When crawling for GitHub repository meta-data, and this might not be too surprising - they don’t seem to be very interested in making it too easy for someone to extract their entire dataset. In their various API routes and entry-points they make sure to limit pagination to the first 1000 results if you use their search API in any form. So at 100 items per page you get 10 pages and then it stops.

Another route exposes repositories directly with 100 items per request, and no pagination limit - but the downside is that each and every data-point on these repositories are hidden behind another url. So if there are 74 mil. public repositories at github (number from the graphql API), you can multiply that with around 20 (counting low) for how many requests you need to send to crawl for your data. Combined with rate-limiting this really blows up the time needed for a crawler to cycle through the dataset.

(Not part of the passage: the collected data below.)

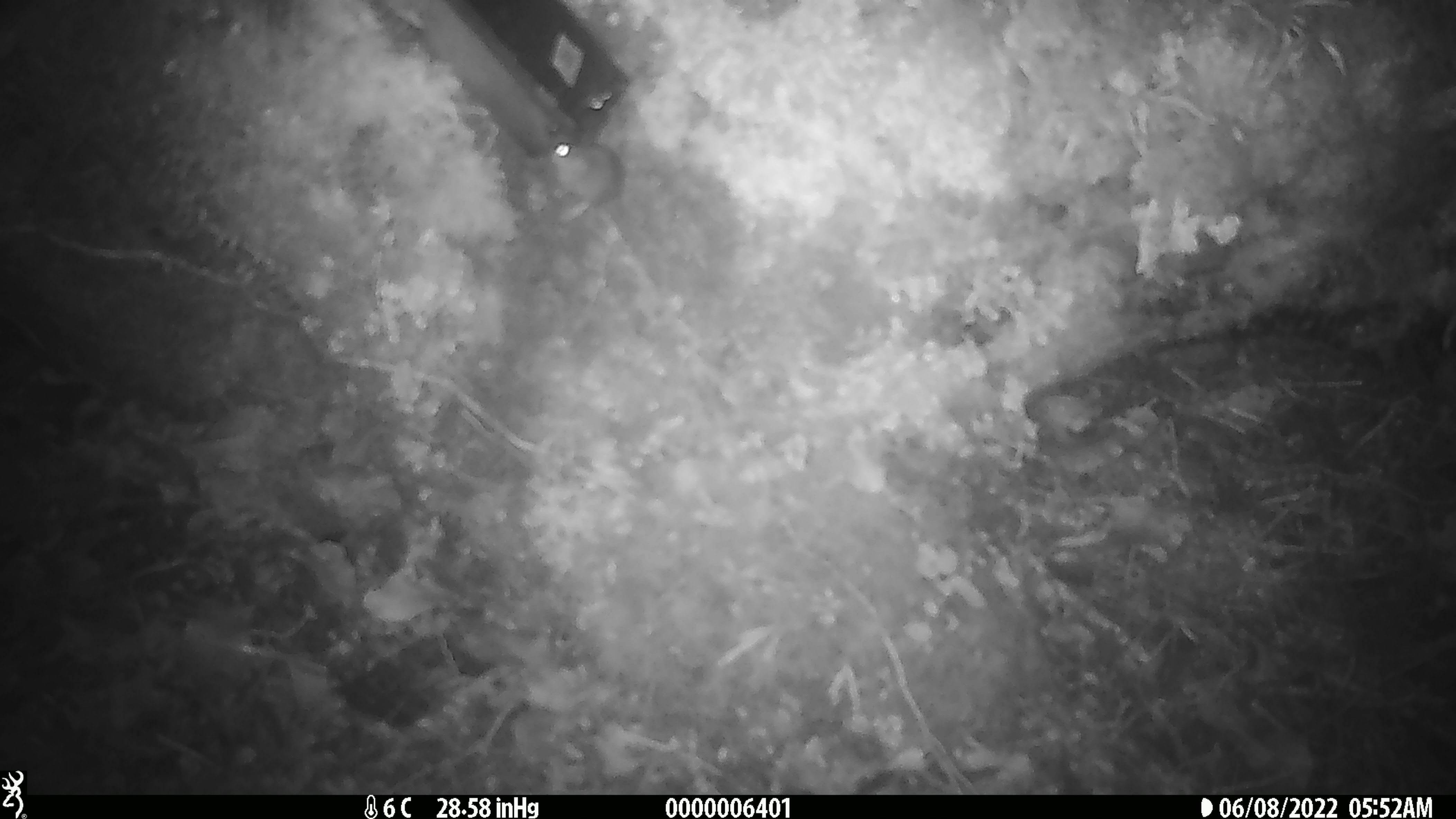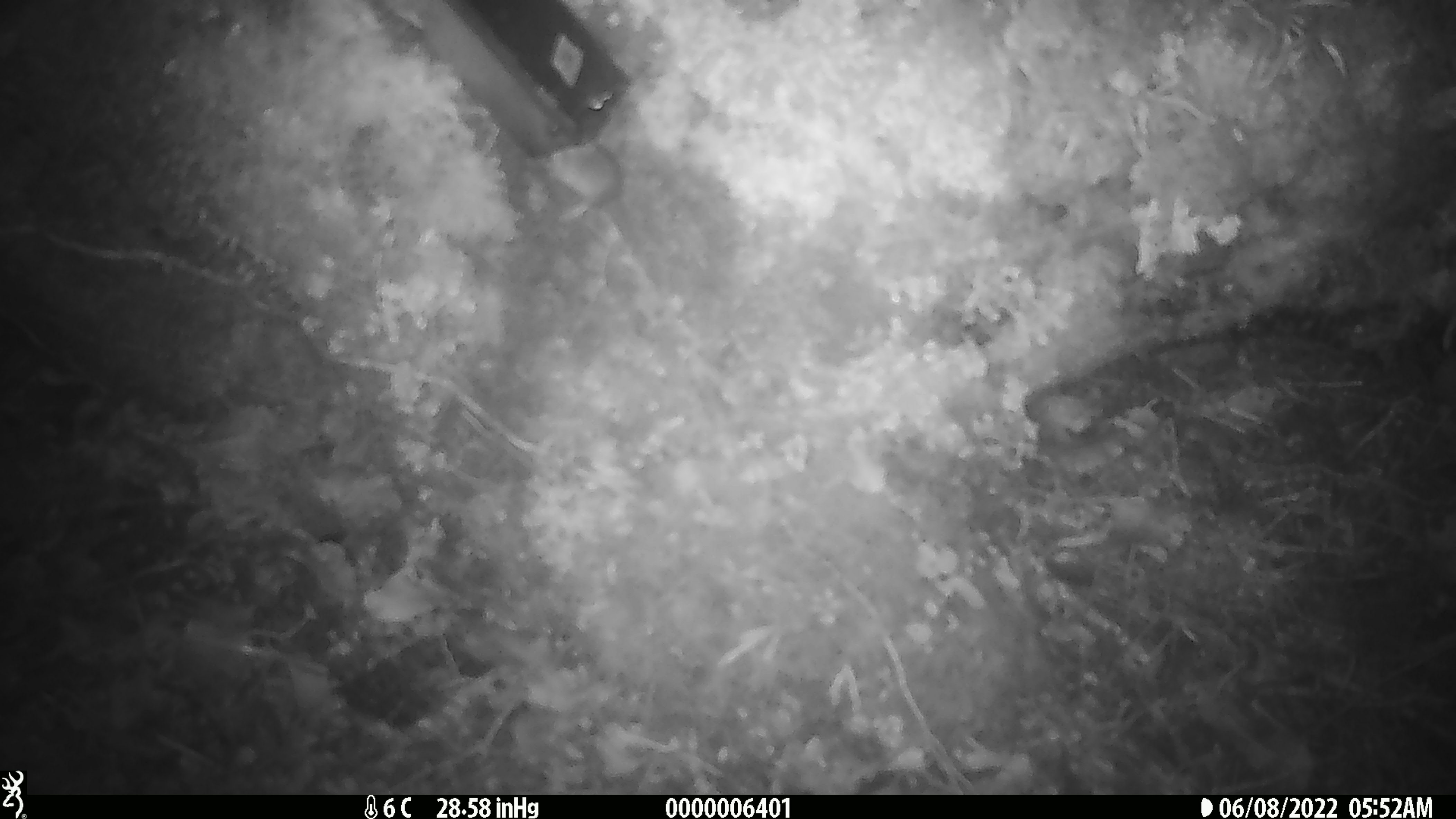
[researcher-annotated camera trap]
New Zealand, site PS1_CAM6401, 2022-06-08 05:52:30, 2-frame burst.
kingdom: Animalia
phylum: Chordata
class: Mammalia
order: Rodentia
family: Muridae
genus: Mus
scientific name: Mus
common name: mouse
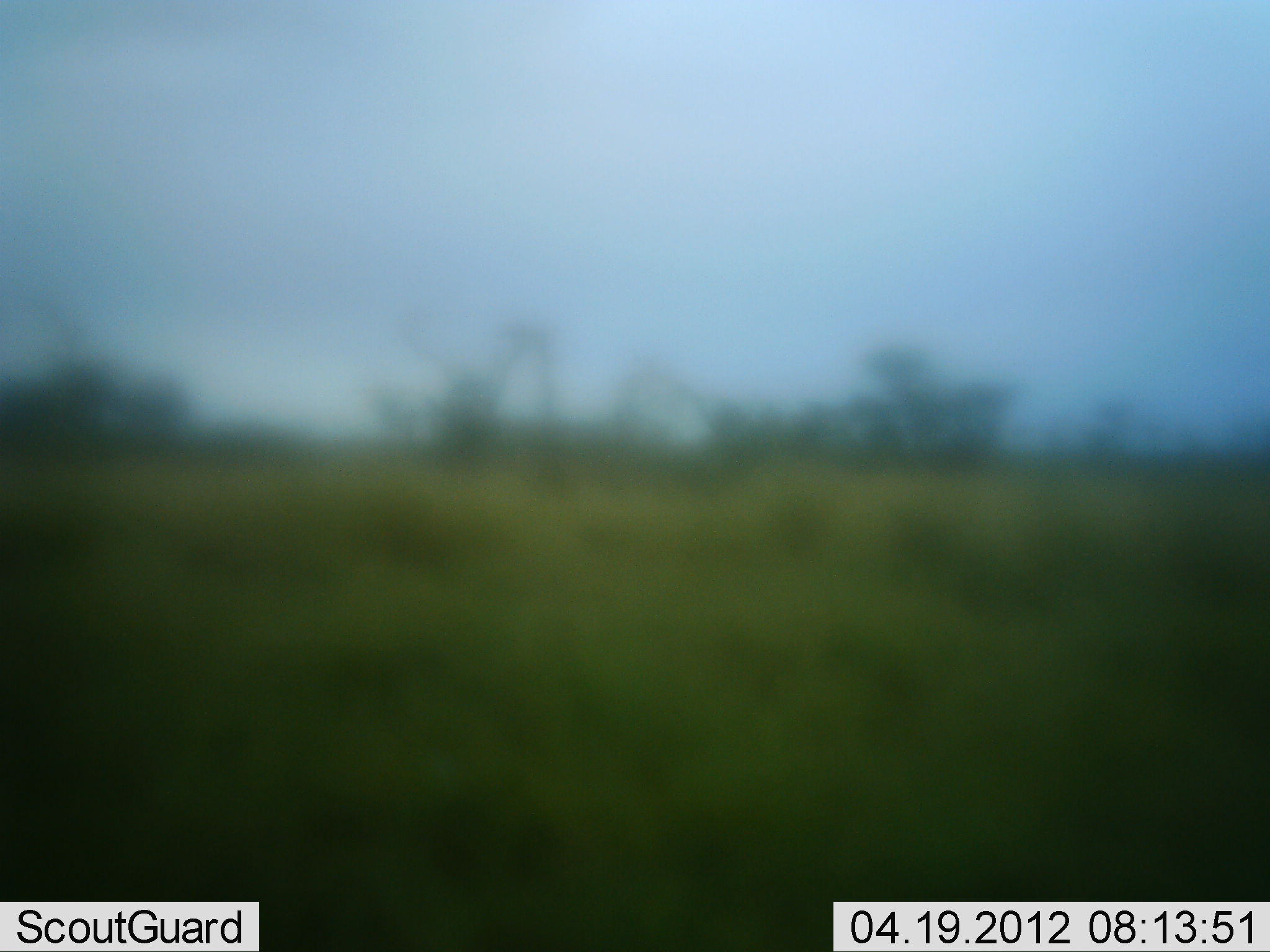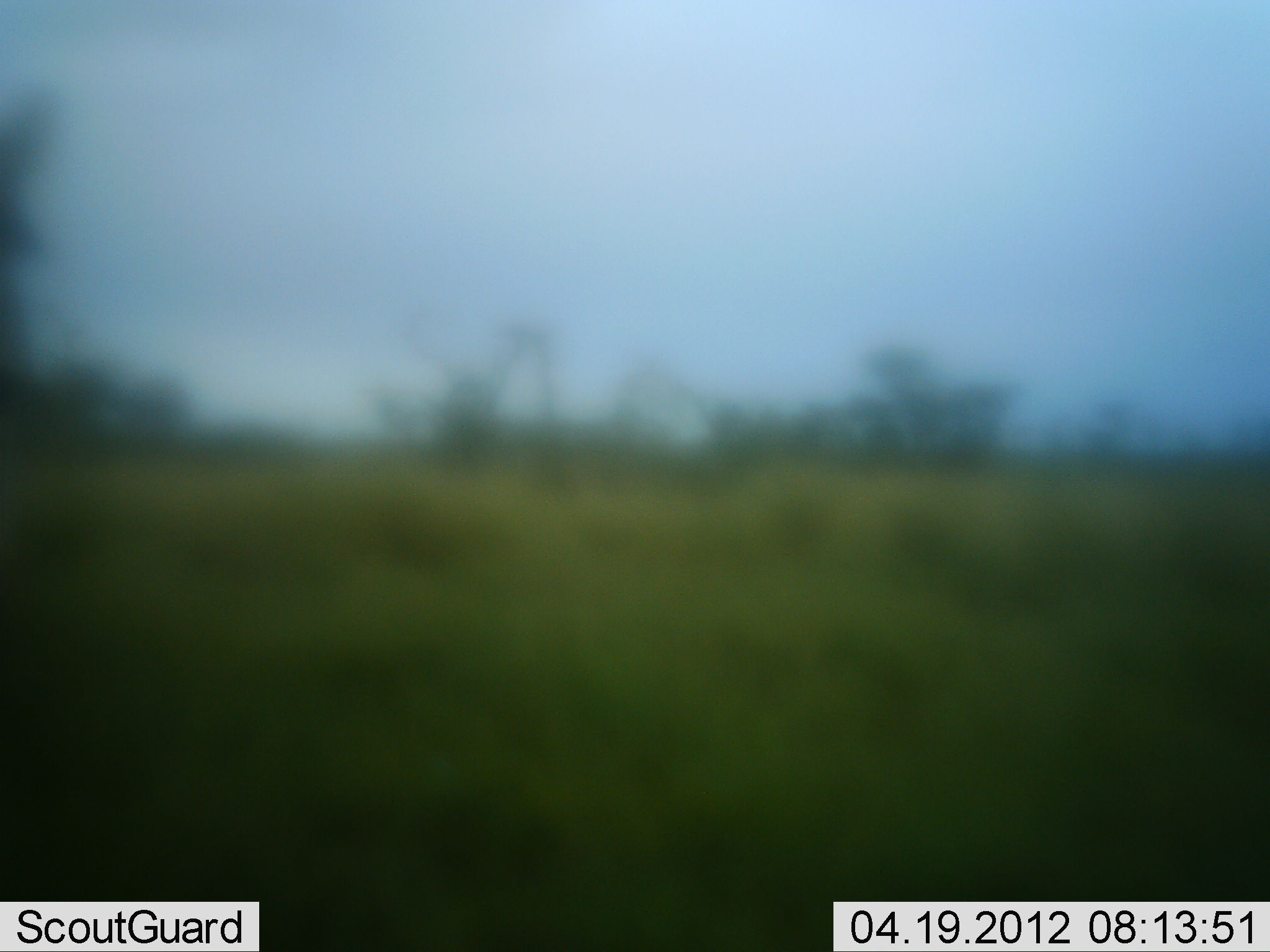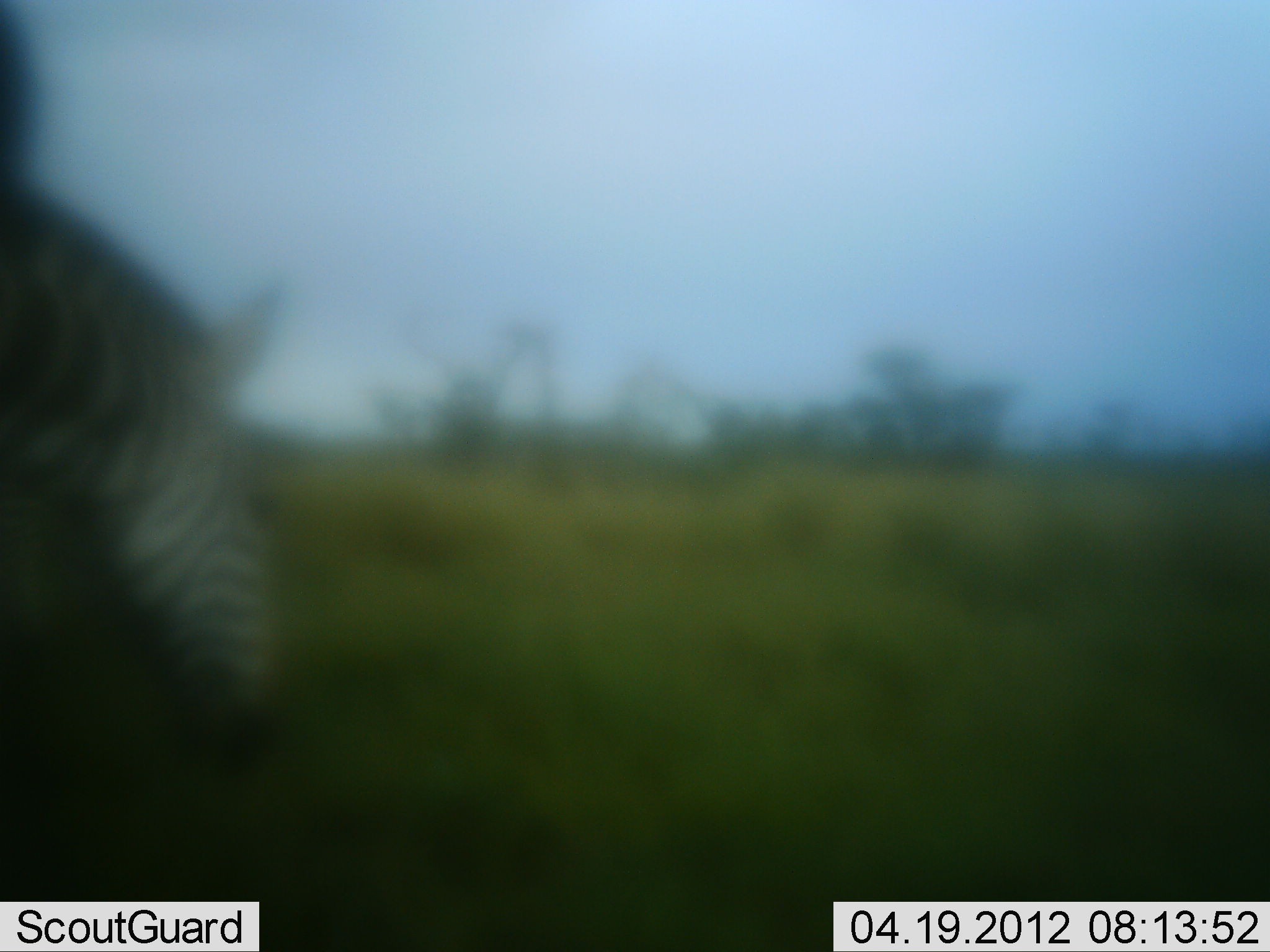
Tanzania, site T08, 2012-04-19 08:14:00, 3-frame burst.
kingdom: Animalia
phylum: Chordata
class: Mammalia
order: Perissodactyla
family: Equidae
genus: Equus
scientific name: Equus quagga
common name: plains zebra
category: zebra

So using the search API simply does not work. The second alternative which seems to be an intended way DOES work, though it’s very inefficient. Another working solution that we found was to query for users and getting repositories tied to these users. Though not crucially so, this provokes additional requests per repository, as well as having overlap between users sharing the same repositories.

Lastly, and what we use right now, is going via GitHubs graphql API and requesting repositories directly via IDs. This gives us 100 repositories per request, with the downside being that we have to guess at these IDs. Old deleted IDs are not reused which causes gaps in our incremental guessing, and at least for the first few thousands it seems that around 80% of IDs are missing. So we get around 20 repositories per request instead of 100, with hopefully a higher average over the whole dataset once we are through with a full cycle.

Of course, there might be other ways to do what we want, which we simply didn’t find. In fact, we tried to get tips from GitHub support on how best to do this, but were met with a response which seems as if they either didn’t understand our question or didn’t want to.

A quick disclaimer - we understand that someone with a lot of data may not want to expose a “download everything”-button. There can be many reasons, aside from the ones we might be guessing at.